I spent most of my twenties in the Pacific Northwest, purposely ditching what I called Colorado's "oppressive" sun for the rain and all of the glorious green life it supports. My journey to Oregon was a kind of pilgrimage - a return to the most beautiful place I'd encountered with my mom and my brother on our summer road trips, where the stormy beaches, lively tide pools, dripping forests of ancient cedars, and abundant coffee shops and bookstores (and combinations thereof) enchanted me.
It was an inspiring, bountiful place to spend my young adulthood. The forests nurtured my imagination and the city fostered the supportive community I craved. There are few places in the United States like Portland, where the topography cradles a city dense enough to traverse on foot but wide enough to invite endless exploration, where quirky is common and the long view guides decision making. It's a city with natural boundaries around which nestle unique neighborhoods, each with its own personality. And living there cemented my identity as a true pluviophile.

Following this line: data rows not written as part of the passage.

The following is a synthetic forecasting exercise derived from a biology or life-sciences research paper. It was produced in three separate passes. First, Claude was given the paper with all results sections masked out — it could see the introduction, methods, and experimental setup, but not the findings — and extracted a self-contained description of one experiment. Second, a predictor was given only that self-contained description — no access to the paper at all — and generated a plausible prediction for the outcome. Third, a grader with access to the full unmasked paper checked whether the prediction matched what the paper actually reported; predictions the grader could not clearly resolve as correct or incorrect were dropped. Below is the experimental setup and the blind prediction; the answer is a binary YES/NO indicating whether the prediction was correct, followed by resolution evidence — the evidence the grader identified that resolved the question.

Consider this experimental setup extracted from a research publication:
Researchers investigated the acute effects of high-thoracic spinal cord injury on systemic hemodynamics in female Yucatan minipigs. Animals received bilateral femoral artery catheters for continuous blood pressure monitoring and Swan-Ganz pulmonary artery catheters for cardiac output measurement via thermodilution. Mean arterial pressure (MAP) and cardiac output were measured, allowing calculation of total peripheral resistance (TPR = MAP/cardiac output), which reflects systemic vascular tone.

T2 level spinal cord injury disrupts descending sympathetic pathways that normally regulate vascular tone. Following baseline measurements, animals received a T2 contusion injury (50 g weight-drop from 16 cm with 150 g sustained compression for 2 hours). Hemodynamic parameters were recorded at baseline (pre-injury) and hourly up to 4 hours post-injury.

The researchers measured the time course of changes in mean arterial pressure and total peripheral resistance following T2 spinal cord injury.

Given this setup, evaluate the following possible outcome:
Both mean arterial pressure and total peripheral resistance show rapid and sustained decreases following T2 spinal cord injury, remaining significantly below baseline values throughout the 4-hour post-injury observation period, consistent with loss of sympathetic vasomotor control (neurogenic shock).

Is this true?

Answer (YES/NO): YES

I no longer find Colorado's 300 days of sunshine oppressive, but I do covet our rainy times (provided they don't totally inundate us, like last year's storms that fed a 1000-year flood). We've had an unusually wet, green summer, and I've been blissfully happy watching our afternoon thunderstorms roll in and out.
Today, the sun came out after a downpour and O and I went out to look for puddles. He discovered this one on our street, so we splashed until we were soaked. I was happy with this frame, in which O looks like he's being abducted by aliens!
The places that attract us are places we contribute to - places we invest in. Whatever leads us on our journey - whether work, family or climactic considerations - where we live becomes a part of who we are.